Text segment =
Article Series
- Greenspan's Performance Art: A Central Banker's Market Theater
- The Chinese Version of the Greenspan Put: How the Policy Bottom Sneaks into Asset Prices
- The Illusion of Low Inflation: How China's Real Estate Cycle Traps the Central Bank
- The Chinese Central Bank's Kitchen: Interest Rates Are Just One of the Pots
- Pan Gongsheng's Interest Rate Corridor: The Central Bank Finally Starts Drawing Floors and Ceilings for the Market
- The 811 Exchange Rate Reform: The Renminbi's First Time Tossing and Turning in the Night
- Debt Resolution is Not Market Clearing: It Merely Moves the Landmine from the Desk to the Drawer
- Supply-Side Reform of University Graduates: Who is Creating So Many Young People with Nowhere to Go
- The Central Bank is Responsible for Pumping Water, the Ministry of Finance is Responsible for Patching Holes: Why China's Credit Machine Gets Louder the More It's Repaired
- The Fed Does Stand-Up, China's Central Bank Tells Annual Meeting Cold Jokes: The Awkwardness of Two Kinds of Price Discovery
Every market has its own superstitions. One of the superstitions in the US market is called the "Greenspan Put". This means that when asset prices drop too ugly and the financial system starts to smoke, the US Federal Reserve will likely step in to cut interest rates, inject liquidity, and offer reassurance, much like a plumber arriving at the scene late at night. The pipes are still aging, and the walls are still leaking, but at least the downstairs won't flood tonight.

Material shown =
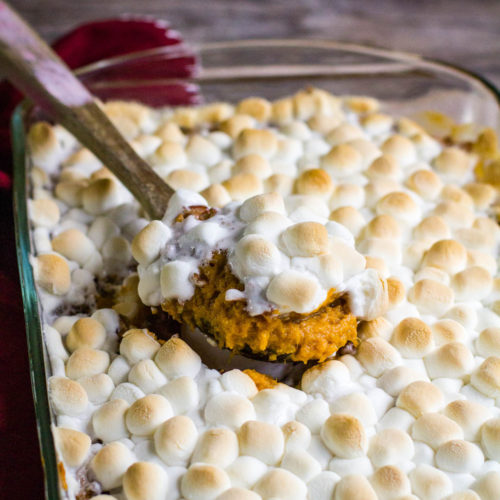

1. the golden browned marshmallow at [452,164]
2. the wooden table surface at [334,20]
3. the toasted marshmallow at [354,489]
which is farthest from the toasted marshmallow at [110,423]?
the wooden table surface at [334,20]

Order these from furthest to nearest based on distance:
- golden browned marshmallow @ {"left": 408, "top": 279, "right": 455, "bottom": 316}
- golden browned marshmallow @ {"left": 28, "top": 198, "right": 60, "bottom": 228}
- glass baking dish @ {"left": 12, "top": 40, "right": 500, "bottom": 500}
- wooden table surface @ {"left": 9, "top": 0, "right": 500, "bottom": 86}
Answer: wooden table surface @ {"left": 9, "top": 0, "right": 500, "bottom": 86} → glass baking dish @ {"left": 12, "top": 40, "right": 500, "bottom": 500} → golden browned marshmallow @ {"left": 28, "top": 198, "right": 60, "bottom": 228} → golden browned marshmallow @ {"left": 408, "top": 279, "right": 455, "bottom": 316}

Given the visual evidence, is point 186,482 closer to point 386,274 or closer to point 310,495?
point 310,495

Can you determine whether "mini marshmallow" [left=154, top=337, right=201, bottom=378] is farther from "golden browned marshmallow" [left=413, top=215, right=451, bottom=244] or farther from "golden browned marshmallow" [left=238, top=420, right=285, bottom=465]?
"golden browned marshmallow" [left=413, top=215, right=451, bottom=244]

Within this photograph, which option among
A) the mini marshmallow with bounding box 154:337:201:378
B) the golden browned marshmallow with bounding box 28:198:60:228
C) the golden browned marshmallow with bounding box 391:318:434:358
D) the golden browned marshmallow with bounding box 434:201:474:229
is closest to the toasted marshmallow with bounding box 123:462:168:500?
the mini marshmallow with bounding box 154:337:201:378

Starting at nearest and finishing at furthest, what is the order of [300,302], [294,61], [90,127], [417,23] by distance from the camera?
[300,302] < [90,127] < [294,61] < [417,23]

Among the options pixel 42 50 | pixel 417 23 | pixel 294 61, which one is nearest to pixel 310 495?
pixel 42 50

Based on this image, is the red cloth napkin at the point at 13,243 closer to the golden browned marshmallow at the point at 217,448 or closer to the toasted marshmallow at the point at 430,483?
the golden browned marshmallow at the point at 217,448
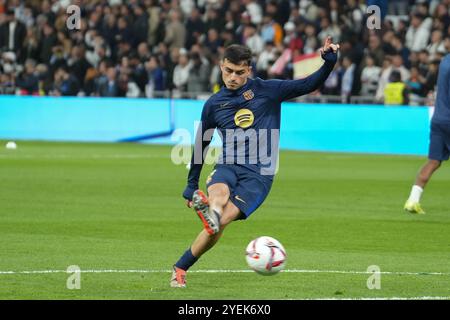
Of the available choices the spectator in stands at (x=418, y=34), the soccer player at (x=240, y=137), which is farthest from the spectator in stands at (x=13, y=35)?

What is needed = Pick up the passage on the Greenspan Put after its last sentence and keep writing. The rows have no connection to the passage on the Greenspan Put.

Solved exercise =
The Chinese market does not share the exact same institutional background. The central bank, fiscal authorities, regulators, local governments, state-owned financial institutions, and quasi-fiscal platforms all have their own ways of operating. Consequently, the market has developed another, more complex belief: when the stock market, real estate, LGFV (Local Government Financing Vehicle) bonds, or the RMB exchange rate drops close to certain political and economic tolerance boundaries, the policy toolbox is likely to be opened.
This toolbox is uniquely Chinese. Inside, there are RRR (Reserve Requirement Ratio) cuts, interest rate cuts, window guidance, liquidity tools, regulatory easing, fiscal swaps, and also purchases by the "National Team" (state-backed funds). Unlike the US central bank, where a single protagonist performs under the spotlight, it resembles a multi-departmental ensemble. Someone plays the strings, someone beats the gong, and someone is responsible for wiring things up backstage.
The domestic stock market bailout in 2015 was the most conspicuous public debut of this logic. The National Team bought stocks through state-owned financial institutions, and market volatility did indeed decline. The cost was also clear: the informational content of prices was diluted. Investors gradually shifted from researching companies to researching who would intervene. Prices were still ticking, but there was now a policy doctor standing next to the electrocardiogram.
The trouble with the policy put lies exactly here. It can save the market from breaking a few bones, but it may also encourage the market to jump even higher next time.
I. Beyond the Central Bank, There is an Entire Macro-Governance Script

When US investors look at the Greenspan Put, they mainly keep their eyes on the Federal Reserve. The market guesses daily about rate cuts, balance sheet shrinking, and liquidity, akin to guessing whether an old butler will serve hot soup tonight.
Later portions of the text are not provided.